TASK OBJECTIVE
When the word "more" shows up in a line of the records below, copy that line.

Entries taken from a collection
#####
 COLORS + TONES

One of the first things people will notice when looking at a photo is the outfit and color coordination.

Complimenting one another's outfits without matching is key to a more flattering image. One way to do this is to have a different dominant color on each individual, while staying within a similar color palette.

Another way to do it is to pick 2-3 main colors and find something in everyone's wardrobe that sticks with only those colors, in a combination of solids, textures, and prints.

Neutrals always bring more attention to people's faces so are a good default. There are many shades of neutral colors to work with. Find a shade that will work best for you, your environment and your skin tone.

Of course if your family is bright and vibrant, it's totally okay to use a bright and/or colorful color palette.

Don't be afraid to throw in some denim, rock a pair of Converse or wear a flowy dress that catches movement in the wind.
#####
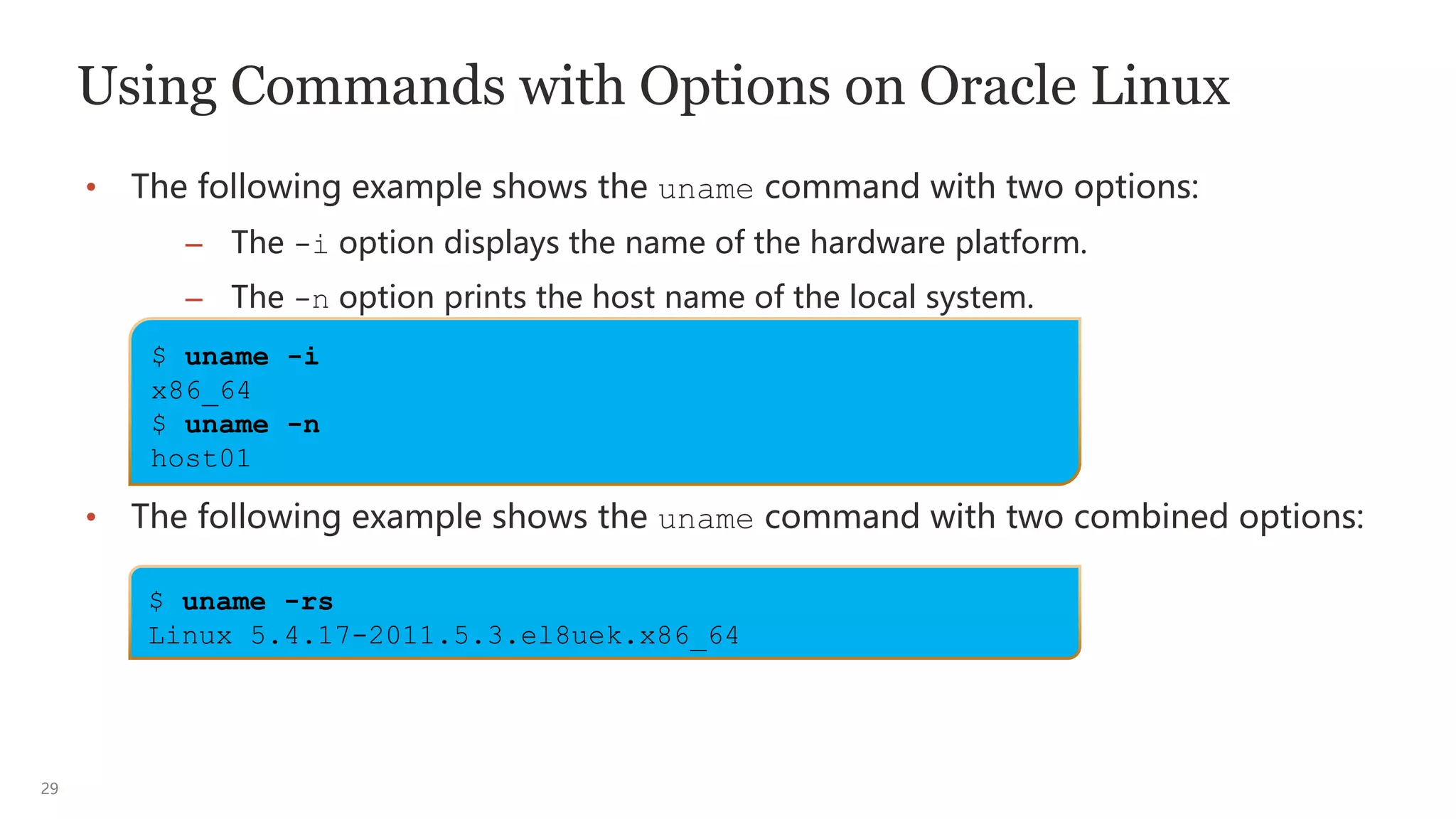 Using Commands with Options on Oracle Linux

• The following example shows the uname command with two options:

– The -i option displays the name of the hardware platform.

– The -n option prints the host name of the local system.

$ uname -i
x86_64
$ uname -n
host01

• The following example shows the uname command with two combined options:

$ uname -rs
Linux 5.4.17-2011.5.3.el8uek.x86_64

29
#####
RESULT
Complimenting one another's outfits without matching is key to a more flattering image. One way to do this is to have a different dominant color on each individual, while staying within a similar color palette.
Neutrals always bring more attention to people's faces so are a good default. There are many shades of neutral colors to work with. Find a shade that will work best for you, your environment and your skin tone.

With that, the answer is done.